Dass Vulkanausbrüche mit ihrem Ascheregen kurzzeitig das Klima beeinflussen können, ist bekannt. Anhand von Sedimenten aus dem Pazifik haben Forscher nun auch den umgekehrten Mechanismus entdeckt: Wenn das Eis in Gletschern oder an den Polen schmilzt, nimmt die Aktivität der Vulkane zu, weil sich die Gewichte auf den Kontinentalplatten verschieben und neue Risse in der Erdkruste dem heißen Gestein Wege nach oben eröffnen.

Zifferblätter aus Stein für Armbanduhren beschreibt eine Webpage.
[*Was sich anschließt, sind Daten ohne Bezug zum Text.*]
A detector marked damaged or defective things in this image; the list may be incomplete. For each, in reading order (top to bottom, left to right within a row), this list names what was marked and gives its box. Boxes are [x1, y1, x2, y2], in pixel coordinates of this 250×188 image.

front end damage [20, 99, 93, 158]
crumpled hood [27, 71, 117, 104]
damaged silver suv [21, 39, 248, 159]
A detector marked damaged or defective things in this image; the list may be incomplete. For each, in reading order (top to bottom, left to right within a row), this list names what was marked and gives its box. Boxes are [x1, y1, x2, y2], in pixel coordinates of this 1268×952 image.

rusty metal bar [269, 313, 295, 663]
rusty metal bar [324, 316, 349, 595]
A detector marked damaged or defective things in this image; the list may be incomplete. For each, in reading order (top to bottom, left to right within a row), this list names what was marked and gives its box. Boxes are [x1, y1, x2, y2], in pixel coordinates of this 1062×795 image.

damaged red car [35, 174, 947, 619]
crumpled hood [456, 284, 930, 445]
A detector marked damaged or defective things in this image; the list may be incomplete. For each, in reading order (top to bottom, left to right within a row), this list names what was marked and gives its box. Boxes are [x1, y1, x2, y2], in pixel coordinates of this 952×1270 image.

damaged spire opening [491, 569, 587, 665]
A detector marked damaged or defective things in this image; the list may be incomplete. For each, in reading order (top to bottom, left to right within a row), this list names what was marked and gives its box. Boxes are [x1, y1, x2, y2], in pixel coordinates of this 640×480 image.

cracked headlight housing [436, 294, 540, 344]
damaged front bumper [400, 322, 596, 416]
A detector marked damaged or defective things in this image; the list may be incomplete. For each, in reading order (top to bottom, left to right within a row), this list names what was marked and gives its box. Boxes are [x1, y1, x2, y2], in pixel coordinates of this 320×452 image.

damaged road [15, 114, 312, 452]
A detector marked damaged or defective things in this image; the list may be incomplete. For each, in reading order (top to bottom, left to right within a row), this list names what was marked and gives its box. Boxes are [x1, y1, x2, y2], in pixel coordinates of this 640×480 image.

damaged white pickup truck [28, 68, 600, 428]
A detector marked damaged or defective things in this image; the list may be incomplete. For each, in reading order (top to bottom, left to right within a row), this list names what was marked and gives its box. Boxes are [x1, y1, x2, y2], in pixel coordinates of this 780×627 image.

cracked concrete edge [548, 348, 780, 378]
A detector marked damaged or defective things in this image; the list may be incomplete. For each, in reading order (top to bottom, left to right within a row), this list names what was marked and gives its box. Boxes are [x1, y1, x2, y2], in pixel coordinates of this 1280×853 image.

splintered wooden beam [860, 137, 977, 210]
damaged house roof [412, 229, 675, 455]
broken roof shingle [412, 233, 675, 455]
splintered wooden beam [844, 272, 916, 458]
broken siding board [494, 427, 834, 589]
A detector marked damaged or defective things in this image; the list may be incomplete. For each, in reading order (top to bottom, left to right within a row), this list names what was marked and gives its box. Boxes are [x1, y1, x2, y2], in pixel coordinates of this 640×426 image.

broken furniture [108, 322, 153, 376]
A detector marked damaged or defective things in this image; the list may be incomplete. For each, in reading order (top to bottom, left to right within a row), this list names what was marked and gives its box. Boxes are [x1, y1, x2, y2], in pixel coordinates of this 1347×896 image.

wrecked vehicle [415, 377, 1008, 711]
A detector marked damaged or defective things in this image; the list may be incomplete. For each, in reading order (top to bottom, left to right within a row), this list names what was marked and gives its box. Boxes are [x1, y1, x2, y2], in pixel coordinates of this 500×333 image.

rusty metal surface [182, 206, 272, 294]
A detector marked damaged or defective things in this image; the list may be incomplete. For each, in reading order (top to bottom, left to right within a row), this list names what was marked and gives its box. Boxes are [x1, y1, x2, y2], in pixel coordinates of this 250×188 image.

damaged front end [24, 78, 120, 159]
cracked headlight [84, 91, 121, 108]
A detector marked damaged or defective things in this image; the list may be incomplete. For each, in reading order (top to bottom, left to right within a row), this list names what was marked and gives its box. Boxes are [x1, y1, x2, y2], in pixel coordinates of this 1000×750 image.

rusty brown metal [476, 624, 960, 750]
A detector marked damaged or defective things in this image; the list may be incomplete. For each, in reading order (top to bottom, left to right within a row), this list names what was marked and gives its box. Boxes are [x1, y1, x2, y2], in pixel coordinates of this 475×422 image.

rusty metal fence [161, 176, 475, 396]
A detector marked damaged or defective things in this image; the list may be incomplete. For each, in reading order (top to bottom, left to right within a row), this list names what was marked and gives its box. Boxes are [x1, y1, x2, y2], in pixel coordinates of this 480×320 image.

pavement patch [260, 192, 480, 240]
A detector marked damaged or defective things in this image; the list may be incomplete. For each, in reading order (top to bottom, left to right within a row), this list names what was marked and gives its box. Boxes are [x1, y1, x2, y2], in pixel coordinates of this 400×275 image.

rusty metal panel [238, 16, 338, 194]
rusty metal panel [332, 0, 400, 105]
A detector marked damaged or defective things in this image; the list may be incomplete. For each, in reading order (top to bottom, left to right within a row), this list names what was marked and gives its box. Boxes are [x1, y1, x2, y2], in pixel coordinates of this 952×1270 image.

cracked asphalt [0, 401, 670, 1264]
Nudelrollen und ähnliches aus Granit hat die tschechische Firma Metalgranit.

Die Stone Foundation aus den USA hat ihre Zeitschrift zum kostenlosen Download ins Netz gestellt. Zahlreiche Ideen aus der ganzen Welt für Gestaltungen mit Naturstein werden gezeigt. Der Verein will die traditionellen Arbeitsweisen der Steinmetze und den Austausch fördern.

Nachbildungen von Steinzeitäxten und -messern haben die israelischen Designer Ami Drach und Dov Ganchrow mit modernen Griffen versehen.

Am Vietnam Veterans Memorial in Washington D.C. soll ein Education Center gebaut werden. Die Fertigstellung ist für 2014 geplant. Das Memorial selbst ist ein beeindruckendes Monument: der Besucher geht über einen sanft abfallenden Weg auf der Wiese allmählicher tiefer in die Erde, und so wie er vorankommt, wachsen die Namen der im Vietnamkrieg getöteten US-Soldaten auf Wänden aus poliertem schwarzem Granit neben ihm in die Höhe. Ab einer bestimmten Tiefe ist der Lärm des Straßenverkehrs drumherum plötzlich weg und der Besucher sieht sich allein mit den unfassbar vielen Namen, mehr als 58.000.  

„Mein Freund der Kieselstein“ ist der Titel einer Ausstellung bis zum 13. Oktober 2013 im Mineralogischen Museum der Universität Bonn.

Im Blog von „Bild der Frau“ werden Fragen gestellt, die beim Kauf von Naturstein im Baumarkt nicht beantwortet werden.

Video des Monats: Einige Stein-Objekte befinden sich unter den 22 Stücken, die das Natural History Museum in London als seine wertvollsten bezeichnet und die in einer Dauerausstellung zu sehen sind: ein Fragment vom Erdmond, der Wold Cottage Meteorit, ein Dinosaurierzahn und ein versteinerter Archäopteryx. Jedes der Stücke beeinflusste unser aktuelles Verständnis von der Welt (1, 2).